Date: 2008-04-18 03:16 pm (UTC)
From: [identity profile] pants-of-doom.livejournal.com
This is a phrase I heard from my mom, who grew up in Maine and Tennessee.

(no subject)

Date: 2008-04-18 03:57 pm (UTC)
From: [identity profile] xcorvis.livejournal.com
While I have used the phrase, it's probably been like 3 times, ever.

old maid

Date: 2008-04-18 05:29 pm (UTC)
From: [identity profile] gomi-no-sensei.livejournal.com
I've heard it for a card game (though I don't recall the rules).

Re: old maid

Date: 2008-04-18 06:04 pm (UTC)
From: [identity profile] birdfigment.livejournal.com
The card game usage is more standard. Both are derived from the (somewhat offensive) meaning of "old maid" as "spinster". (In the card game there's something with only one queen, or a queen being left over...)

(no subject)

Date: 2008-04-18 10:09 pm (UTC)
From: [identity profile] whitefox77.livejournal.com
Come on, you just have to love slang terms that manage to completely out last their original definitions.

Describing something that doesn't fulfill it's purpose as an old never-married woman (or more technically an older woman that is still a virgin) is rather offense I'll agree, and it's why I don't use the term despite the fact that my entire family did.

On the flip side, based on the purpose of communication, it's important to keep in mind the idea of what a person is trying to express, and not focus on the way they express it. Emotional responses on the part of the receiver that cloud the meaning of communication are at least as much the responsibility of the receiver to deal with as they are the responsibility of the sender of the communication.

It's amazing how much less insulting the world as a whole is if you focus on what people mean, not what they say.
Edited Date: 2008-04-18 10:10 pm (UTC)

(no subject)

Date: 2008-04-19 12:53 am (UTC)
From: [identity profile] malcubed.livejournal.com
I really only use it in the sense that I don't actively avoid using it.

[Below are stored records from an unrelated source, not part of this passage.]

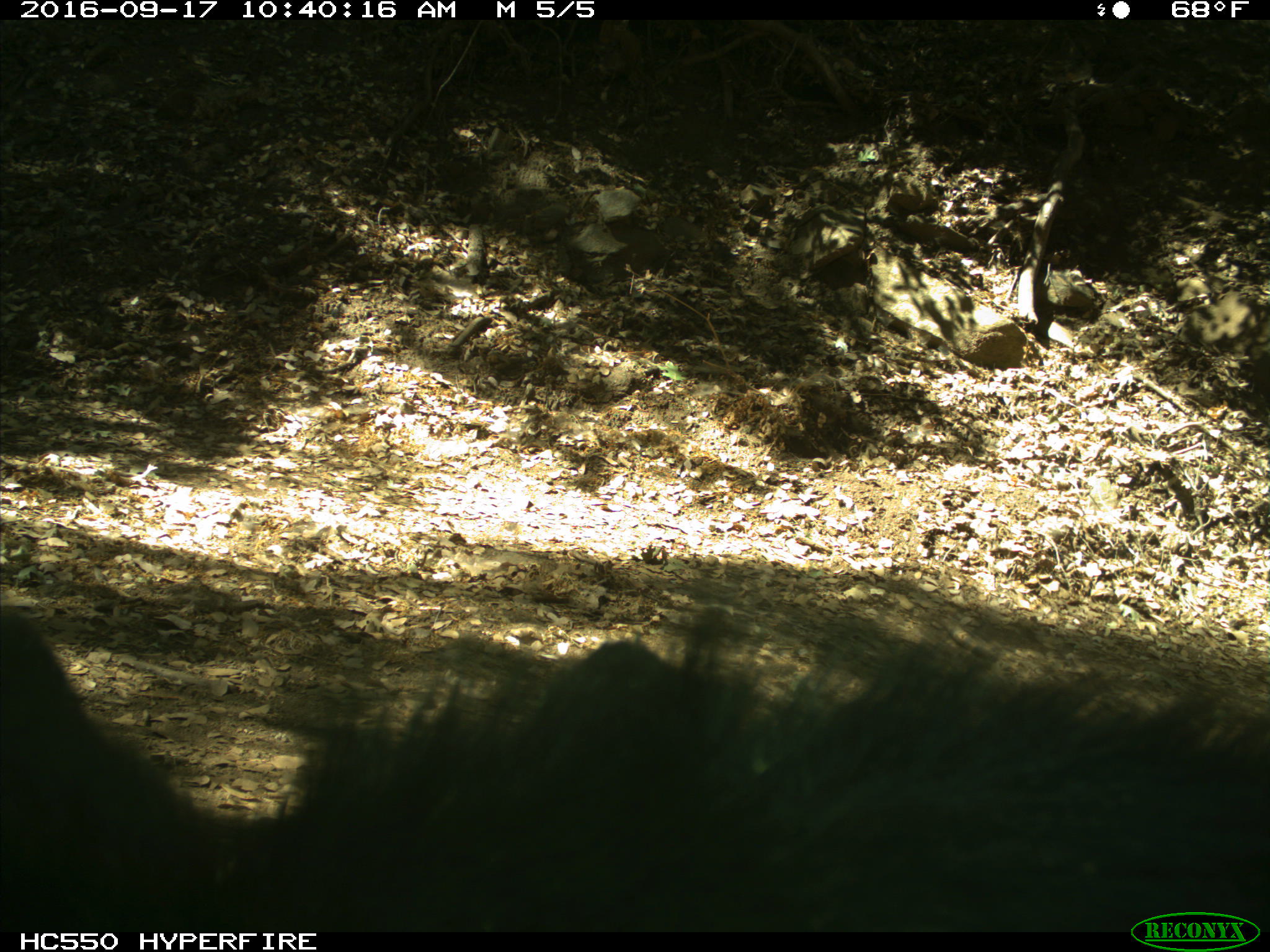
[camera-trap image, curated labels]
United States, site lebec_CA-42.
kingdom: Animalia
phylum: Chordata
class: Mammalia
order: Carnivora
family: Ursidae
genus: Ursus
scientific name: Ursus americanus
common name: american black bear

Which is to say, it doesn't really come up a lot as even when I'm eating popcorn I don't really feel a need to refer to unpopped kernels by their own term. But if such a need arose, I would probably use that phrase.

(no subject)

Date: 2008-04-21 05:00 pm (UTC)
From: [identity profile] half-double.livejournal.com
I am a great big geek. I learned this meaning of the phrase from the popcorn episode of Good Eats. Alton was giving a history of popcorn poppers and said that one of the original kinds led to "a lot of old maids." And all of a sudden, a little old lady appeared and whapped him over the head with her handbag.

(no subject)

Date: 2008-04-21 07:45 pm (UTC)
From: (Anonymous)
Beth, Brian from Mac.

For years I had heard the phrase Old Maid in the context of the card game or an old, and now, "unmarriable" woman. And yes, I think it's an offensive view.

It wasn't until much more recently that I heard it in regards to popcorn. I personally would call them duds or the like.

At my job we have various training materials in regards to design of experiments. One example involves popcorn, and we refer to the unpopped kernels as bullets.